The American and Chinese women soon formed a fast friendship. Having by nature a shy personality, the Chinese woman embraced the opportunity to have a female friend with whom she could talk about topics that would be considered out of bounds with her soon-to-be husband. Ingram also felt a kinship with the woman, and the pair got on famously. Ingram soon found her pupil was quite intelligent; the Chinese woman took to her English lessons easily and gladly (she especially enjoyed the lessons the two shared on American culture and society). And, not having many friends in China, when it came time for the wedding, Ingram found herself invited to the ceremony. She considered it a great honor as she was the only woman there who wasn’t Chinese.

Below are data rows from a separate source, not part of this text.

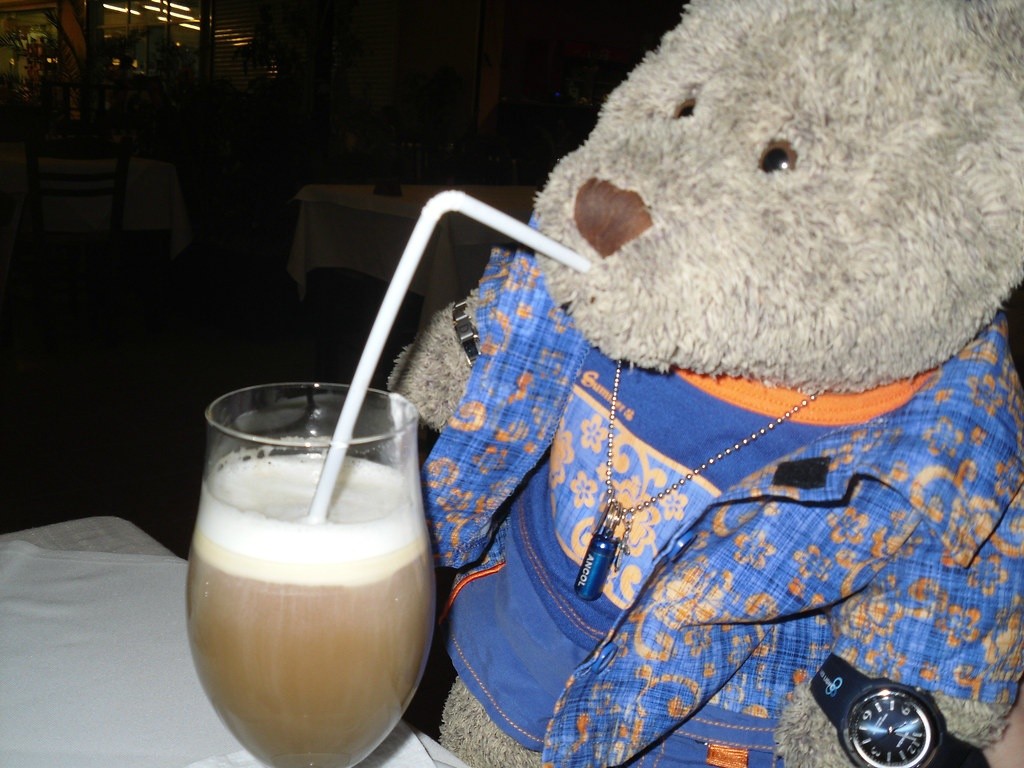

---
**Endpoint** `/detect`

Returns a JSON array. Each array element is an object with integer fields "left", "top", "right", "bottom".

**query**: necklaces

[{"left": 576, "top": 361, "right": 816, "bottom": 600}]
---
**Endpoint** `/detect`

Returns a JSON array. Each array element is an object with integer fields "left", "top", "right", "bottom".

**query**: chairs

[
  {"left": 0, "top": 191, "right": 25, "bottom": 353},
  {"left": 26, "top": 152, "right": 128, "bottom": 338}
]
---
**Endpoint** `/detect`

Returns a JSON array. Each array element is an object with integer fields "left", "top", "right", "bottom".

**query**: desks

[
  {"left": 1, "top": 515, "right": 471, "bottom": 768},
  {"left": 286, "top": 185, "right": 543, "bottom": 384},
  {"left": 1, "top": 139, "right": 194, "bottom": 337}
]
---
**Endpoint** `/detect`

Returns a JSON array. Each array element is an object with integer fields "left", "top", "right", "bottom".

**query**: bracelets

[{"left": 453, "top": 298, "right": 482, "bottom": 368}]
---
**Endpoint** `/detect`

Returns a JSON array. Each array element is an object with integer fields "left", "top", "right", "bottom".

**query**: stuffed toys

[{"left": 389, "top": 0, "right": 1024, "bottom": 768}]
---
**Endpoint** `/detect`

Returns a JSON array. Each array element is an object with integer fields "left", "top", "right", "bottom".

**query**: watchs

[{"left": 809, "top": 653, "right": 991, "bottom": 768}]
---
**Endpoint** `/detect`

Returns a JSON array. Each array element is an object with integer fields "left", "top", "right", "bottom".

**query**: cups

[{"left": 186, "top": 381, "right": 433, "bottom": 768}]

In her diary, Ingram recorded the beautiful, full-length yellow wedding gown made from expensive satin that was worn by her pupil turned friend. And the tutoring continued after the marriage began. The two women secretly engaged in a competition unknown to the Chinese woman’s husband; they worked on the wife’s vocabulary, planting new words in English that the husband might not know so that he could be impressed with his new bride’s burgeoning English prowess.

In addition, the pair of women from such divergent backgrounds became even closer as friends. They swapped clothing–Ingram being about the same size as the Chinese woman–and they even together chose an English name that the woman could use: Elizabeth. On occasion, the two chums would dress alike and try as closely as possible to speak like the other one.

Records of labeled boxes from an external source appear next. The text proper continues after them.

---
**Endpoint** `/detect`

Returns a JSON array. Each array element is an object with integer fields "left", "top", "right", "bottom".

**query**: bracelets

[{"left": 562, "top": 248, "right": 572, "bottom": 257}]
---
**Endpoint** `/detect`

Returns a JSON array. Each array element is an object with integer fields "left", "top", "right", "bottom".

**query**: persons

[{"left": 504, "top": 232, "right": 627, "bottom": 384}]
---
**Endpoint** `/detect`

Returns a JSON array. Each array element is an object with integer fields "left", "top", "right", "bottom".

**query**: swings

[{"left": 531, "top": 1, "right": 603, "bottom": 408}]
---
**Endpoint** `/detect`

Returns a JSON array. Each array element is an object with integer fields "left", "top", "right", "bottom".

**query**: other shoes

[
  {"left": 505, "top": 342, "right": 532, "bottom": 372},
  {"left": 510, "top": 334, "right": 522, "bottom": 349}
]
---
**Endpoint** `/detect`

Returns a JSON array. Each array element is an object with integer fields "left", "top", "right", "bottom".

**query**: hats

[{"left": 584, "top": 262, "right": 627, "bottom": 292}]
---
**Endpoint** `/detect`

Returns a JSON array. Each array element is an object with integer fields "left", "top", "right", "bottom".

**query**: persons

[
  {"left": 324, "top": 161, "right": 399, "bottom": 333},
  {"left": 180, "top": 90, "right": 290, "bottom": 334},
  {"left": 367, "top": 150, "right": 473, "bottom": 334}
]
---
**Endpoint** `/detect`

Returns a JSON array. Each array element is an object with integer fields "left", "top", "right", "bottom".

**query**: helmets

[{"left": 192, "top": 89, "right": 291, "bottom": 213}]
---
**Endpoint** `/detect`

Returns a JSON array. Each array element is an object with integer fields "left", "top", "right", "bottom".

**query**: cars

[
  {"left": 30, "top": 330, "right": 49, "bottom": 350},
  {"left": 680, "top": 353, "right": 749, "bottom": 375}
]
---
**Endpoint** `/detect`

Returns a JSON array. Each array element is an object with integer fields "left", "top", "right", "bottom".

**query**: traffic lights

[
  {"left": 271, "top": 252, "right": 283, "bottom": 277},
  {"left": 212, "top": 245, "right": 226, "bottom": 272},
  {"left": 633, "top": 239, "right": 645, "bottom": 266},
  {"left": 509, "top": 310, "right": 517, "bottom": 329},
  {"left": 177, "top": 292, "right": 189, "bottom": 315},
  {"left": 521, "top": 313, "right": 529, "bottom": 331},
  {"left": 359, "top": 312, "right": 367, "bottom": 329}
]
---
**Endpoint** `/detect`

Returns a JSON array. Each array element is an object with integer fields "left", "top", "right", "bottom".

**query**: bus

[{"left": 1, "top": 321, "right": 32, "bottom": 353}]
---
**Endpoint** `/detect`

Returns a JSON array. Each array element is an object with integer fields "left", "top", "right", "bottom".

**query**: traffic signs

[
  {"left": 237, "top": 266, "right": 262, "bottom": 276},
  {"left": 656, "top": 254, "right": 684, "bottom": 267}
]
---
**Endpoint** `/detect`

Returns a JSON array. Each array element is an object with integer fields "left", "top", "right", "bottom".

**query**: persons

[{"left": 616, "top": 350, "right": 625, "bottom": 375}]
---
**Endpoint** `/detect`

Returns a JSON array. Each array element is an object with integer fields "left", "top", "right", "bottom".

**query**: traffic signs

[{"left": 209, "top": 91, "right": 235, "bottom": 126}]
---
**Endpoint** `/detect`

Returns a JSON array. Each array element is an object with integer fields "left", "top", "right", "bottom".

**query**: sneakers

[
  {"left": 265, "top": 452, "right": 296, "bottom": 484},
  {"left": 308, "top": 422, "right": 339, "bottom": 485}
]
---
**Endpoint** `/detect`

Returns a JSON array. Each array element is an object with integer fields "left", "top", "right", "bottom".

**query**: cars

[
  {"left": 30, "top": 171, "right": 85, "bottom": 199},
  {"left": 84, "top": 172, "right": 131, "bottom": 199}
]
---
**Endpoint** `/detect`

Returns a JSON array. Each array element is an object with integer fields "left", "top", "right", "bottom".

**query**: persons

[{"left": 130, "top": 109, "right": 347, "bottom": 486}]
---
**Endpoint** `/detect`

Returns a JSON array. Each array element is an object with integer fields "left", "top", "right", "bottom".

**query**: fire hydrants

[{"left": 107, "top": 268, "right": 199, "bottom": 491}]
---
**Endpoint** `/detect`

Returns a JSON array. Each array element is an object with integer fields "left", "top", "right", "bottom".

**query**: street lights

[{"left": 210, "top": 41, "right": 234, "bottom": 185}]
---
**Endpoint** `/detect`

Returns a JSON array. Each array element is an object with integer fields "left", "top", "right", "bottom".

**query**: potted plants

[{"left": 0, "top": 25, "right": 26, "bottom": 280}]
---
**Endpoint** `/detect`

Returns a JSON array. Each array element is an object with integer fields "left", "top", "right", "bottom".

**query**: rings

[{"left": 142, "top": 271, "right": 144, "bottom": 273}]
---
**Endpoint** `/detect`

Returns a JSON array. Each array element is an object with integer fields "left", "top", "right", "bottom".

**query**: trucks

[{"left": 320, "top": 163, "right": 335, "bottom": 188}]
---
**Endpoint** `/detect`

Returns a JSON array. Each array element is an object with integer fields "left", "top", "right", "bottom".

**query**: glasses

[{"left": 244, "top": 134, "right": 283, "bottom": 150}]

But, sadly, as happens in many lives, events conspire to drive good friends apart. The pair of friends would lose touch over the years, and, once Ingram stopped being the woman’s tutor, the two never saw each other again. As you know, the Japanese invaded China in the 1930s, and the war brought disaster after disaster to China, ending with the capture of the country by the Chinese Communists under Mao Zedong. The woman, as best as can be known, was put in a communist prison camp where it seems she died about 1946.

By the mid-1930’s, Isabel Ingram had married an American serviceman and returned to live in the United States, in Maryland. Before she passed away in 1988, she decided to write a book about growing up in China, of her experiences in that nation in the 1920s, and about her wonderful friendship with the pupil she tutored.

Oh, by the way, the name of the Chinese woman Ingram tutored and befriended, in English, is Wanrong. She’s known today as the Empress of China, the wife of the last Emperor of China, Puyi.